**WHAT YOU WILL DO**
Find and copy the lines in the records beneath this task that contain the word "Zealand".

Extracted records
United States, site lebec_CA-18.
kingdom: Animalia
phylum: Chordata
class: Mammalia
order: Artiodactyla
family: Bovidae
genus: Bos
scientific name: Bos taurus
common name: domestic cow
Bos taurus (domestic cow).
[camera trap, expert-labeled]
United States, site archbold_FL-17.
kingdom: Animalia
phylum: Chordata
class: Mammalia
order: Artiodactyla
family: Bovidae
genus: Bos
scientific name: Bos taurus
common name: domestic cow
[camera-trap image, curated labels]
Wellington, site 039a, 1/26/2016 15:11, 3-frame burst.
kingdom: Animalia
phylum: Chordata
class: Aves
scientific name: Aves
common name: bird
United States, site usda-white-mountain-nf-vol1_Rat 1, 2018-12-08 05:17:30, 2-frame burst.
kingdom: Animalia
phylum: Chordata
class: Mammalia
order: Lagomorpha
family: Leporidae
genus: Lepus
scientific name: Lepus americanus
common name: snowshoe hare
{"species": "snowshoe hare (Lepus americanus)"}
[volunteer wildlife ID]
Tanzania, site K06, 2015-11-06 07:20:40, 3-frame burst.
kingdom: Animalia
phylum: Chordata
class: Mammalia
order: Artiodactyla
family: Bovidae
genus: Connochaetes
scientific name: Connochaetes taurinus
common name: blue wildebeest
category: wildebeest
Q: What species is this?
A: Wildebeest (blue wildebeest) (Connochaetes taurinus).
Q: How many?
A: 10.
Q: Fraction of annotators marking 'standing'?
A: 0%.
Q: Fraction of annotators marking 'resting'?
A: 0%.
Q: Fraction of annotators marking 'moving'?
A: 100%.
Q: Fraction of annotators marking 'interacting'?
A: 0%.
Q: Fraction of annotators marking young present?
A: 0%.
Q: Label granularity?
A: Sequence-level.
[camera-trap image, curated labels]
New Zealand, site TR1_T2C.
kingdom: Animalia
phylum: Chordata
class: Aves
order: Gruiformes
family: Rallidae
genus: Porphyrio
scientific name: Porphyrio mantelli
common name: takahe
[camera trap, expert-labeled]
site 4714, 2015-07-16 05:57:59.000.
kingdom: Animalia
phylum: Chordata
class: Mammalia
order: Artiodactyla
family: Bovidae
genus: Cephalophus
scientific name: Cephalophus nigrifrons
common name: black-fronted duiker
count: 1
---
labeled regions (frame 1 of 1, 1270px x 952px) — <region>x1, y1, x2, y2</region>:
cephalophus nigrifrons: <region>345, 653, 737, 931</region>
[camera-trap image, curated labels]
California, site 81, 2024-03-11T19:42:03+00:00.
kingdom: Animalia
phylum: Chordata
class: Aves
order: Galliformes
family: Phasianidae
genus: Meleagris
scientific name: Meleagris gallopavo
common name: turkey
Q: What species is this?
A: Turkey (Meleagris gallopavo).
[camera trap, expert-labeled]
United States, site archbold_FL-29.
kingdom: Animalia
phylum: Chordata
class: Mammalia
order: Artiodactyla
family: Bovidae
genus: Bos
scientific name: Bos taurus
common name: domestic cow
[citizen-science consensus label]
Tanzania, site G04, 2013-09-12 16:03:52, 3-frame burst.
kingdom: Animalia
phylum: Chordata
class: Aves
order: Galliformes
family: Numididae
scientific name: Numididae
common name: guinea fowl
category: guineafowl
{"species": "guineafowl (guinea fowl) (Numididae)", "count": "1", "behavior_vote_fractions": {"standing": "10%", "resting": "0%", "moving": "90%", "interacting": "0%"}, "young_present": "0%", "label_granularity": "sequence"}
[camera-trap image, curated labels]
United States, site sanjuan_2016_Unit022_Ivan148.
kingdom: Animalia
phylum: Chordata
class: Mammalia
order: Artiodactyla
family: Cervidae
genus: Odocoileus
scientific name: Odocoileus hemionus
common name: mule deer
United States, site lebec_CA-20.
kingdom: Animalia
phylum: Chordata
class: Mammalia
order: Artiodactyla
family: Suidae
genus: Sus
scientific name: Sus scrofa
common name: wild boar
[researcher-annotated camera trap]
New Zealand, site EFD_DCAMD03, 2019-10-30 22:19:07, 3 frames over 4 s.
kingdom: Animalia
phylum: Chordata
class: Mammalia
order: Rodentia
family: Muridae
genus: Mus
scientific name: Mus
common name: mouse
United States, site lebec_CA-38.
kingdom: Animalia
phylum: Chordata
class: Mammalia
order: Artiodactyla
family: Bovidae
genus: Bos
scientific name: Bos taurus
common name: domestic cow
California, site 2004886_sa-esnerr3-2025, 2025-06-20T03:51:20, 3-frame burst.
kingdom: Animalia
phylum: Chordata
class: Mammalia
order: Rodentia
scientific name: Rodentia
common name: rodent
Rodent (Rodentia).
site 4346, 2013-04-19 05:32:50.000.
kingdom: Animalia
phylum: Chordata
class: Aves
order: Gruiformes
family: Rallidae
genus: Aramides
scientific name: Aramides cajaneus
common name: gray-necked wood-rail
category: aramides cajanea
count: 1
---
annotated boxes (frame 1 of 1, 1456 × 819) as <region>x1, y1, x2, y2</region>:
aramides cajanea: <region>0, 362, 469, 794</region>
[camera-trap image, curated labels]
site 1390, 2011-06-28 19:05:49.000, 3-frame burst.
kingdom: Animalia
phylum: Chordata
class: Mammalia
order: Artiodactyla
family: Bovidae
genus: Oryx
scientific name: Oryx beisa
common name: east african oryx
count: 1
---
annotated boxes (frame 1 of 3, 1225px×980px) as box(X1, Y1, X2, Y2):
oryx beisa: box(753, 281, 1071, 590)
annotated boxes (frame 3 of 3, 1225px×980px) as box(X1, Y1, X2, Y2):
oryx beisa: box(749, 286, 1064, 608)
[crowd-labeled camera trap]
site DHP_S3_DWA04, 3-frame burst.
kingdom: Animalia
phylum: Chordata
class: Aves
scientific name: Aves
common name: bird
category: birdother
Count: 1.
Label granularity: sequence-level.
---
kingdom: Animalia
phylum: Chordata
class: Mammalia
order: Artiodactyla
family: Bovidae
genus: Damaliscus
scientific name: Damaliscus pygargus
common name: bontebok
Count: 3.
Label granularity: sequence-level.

**RESULT BELOW**
New Zealand, site TR1_T2C.
New Zealand, site EFD_DCAMD03, 2019-10-30 22:19:07, 3 frames over 4 s.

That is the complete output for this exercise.